== Text ==
──────────

Hero doctor stepped in to save boy's life
A mum has thanked the off-duty doctor who helped to save her young son's life.
Four-year-old Stefan Balogun swallowed a coin from his dinner money while travelling to only his second day at Green Meadow Independent Primary School in Lowton.
His mum Michelle realised he was struggling to breathe and pulled over her car on Newton Road in Lowton.
Mrs Balogun said: “I jumped out and I opened the door and grabbed him. I was tipping him over and banging his back to get it out.
“He kept retching and it didn’t come out. I was thinking of first aid and doing the back slaps.”
Passers-by stopped to help, including former serviceman James Green and Dr Abdul Ashish, a consultant respiratory physician for Wrightington, Wigan And Leigh NHS Foundation Trust.
Dr Ashish said: “Stefan was in a bit of distress and unable to breathe properly. His eyes were shot red.
“I think it was a very emotionally charged moment because there was a four-year-old child who potentially couldn’t breathe because of a coin.

──────────

== Task ==
Please turn the paragraph of the article that begins "Passers-by stopped to help" into a short bulleted list that keeps its main facts.

──────────

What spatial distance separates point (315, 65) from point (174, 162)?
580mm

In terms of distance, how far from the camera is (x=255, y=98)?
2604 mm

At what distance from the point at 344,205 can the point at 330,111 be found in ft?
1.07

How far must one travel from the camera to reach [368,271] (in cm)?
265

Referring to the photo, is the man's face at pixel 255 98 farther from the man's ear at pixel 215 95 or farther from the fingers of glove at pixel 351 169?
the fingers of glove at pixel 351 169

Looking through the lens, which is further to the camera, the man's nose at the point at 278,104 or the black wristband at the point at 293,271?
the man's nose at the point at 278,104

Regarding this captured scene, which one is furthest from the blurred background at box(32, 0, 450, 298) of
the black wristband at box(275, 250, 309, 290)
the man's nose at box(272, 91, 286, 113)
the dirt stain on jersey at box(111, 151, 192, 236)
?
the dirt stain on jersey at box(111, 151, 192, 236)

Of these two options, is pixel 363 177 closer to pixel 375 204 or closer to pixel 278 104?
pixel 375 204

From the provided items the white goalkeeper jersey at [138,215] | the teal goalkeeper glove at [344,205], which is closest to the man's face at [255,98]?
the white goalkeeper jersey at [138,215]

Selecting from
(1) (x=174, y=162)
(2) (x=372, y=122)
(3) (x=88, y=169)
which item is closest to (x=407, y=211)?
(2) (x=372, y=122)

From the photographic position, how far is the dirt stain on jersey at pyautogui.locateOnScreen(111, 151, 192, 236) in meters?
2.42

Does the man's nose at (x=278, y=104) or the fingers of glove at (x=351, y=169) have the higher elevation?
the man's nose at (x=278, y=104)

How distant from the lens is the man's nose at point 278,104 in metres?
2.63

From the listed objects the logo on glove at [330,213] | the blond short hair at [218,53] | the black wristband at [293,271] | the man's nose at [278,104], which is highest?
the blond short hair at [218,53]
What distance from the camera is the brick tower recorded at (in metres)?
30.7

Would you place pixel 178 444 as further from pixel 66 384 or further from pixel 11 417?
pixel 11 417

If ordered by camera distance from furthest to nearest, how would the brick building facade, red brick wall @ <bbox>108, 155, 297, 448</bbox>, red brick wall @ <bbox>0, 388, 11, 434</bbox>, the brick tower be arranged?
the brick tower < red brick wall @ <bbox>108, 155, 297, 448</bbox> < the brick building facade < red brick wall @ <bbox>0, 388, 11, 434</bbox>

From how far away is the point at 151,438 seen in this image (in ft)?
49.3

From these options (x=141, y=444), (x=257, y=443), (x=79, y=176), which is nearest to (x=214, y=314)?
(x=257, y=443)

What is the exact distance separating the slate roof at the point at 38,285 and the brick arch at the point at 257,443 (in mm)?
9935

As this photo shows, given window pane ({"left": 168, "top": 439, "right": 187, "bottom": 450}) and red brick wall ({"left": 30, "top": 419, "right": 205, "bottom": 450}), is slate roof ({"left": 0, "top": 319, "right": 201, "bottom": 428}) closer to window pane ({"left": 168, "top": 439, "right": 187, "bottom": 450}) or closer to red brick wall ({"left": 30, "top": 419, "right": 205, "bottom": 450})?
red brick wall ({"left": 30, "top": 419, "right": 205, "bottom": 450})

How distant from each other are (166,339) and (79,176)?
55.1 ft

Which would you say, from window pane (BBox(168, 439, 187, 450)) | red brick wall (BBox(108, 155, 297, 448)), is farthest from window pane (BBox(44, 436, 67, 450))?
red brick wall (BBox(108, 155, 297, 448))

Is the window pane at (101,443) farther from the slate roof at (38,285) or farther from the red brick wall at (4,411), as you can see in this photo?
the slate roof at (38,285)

──────────

== Exercise answer ==
- Passers-by stopped to help.
- One was former serviceman James Green.
- Another was Dr Abdul Ashish, a consultant respiratory physician for Wrightington, Wigan And Leigh NHS Foundation Trust.